Nathan’s face clouds over. ‘Did you honestly think it was fair that the inheritance from my parents, our parents, should all go to Tom?’
The Evans family had split into two uneven factions before Alice and Tom had even met. It seemed they’d done all they could to help their volatile and capricious son and brother. And by the time Alice was welcomed into the family fold, there was little to show for Daniel’s existence aside from a few childhood photos on the mantelpiece.
Alice remembers them being the ironic backdrop as her and Tom, along with his heartbroken parents, sat in their dining room, stunned by the news that their youngest son had been convicted of fraud and sentenced to four years in prison. His mother’s face was crumpled with grief, as if she’d lost the only child she’d ever had, and his father’s stiff upper lip was close to collapsing.

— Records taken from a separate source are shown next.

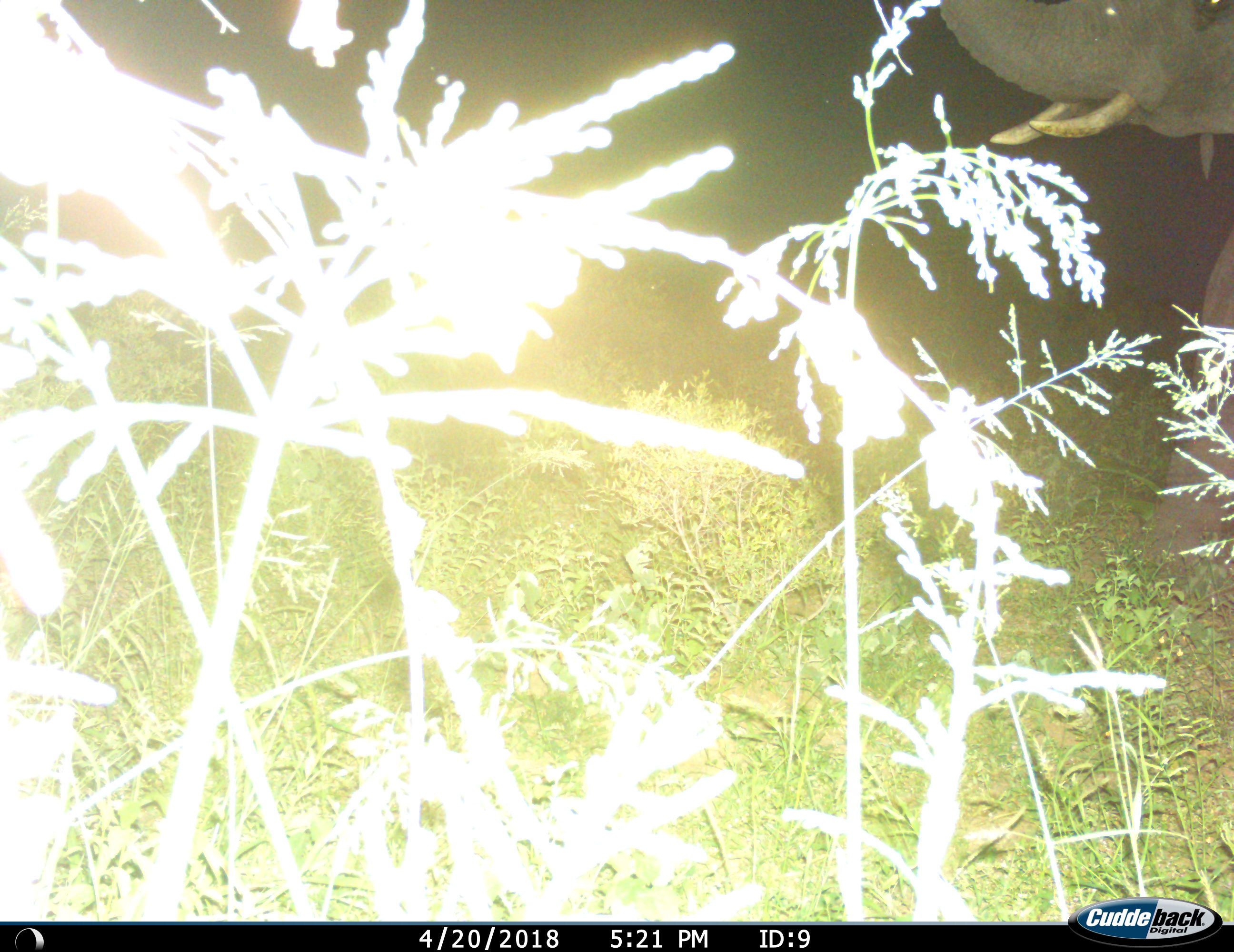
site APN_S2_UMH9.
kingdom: Animalia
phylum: Chordata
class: Mammalia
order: Proboscidea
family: Elephantidae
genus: Loxodonta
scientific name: Loxodonta africana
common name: african bush elephant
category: elephant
Elephant (african bush elephant) (Loxodonta africana), count 1. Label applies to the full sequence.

‘I don’t want that boy’s name mentioned ever again,’ he’d said. ‘He’s been trouble ever since he was sixteen and there’s no part of me that’s surprised to find him in the position he is now. It’s as if this was always going to be his path. Well, long may he walk it, but he’ll be doing it on his own.’ He’d put his arm around his wife and she fell into him, her agony unlike anything Alice had ever seen.
‘You can’t just freeze him out,’ Tom had said softly. ‘He’ll always be your son.’
‘He’s no son of mine,’ his dad had said.
‘They disowned you,’ Alice says to the man she no longer knows. Her eyes regain their focus as she stares at him. There is no part of him that she recognizes as her husband. ‘They wanted nothing more to do with you.’
‘But Tom would have put them up to that. I know he would.’
‘No, you’re wrong,’ says Alice. ‘He tried to do the exact opposite, but your parents wouldn’t hear of it.’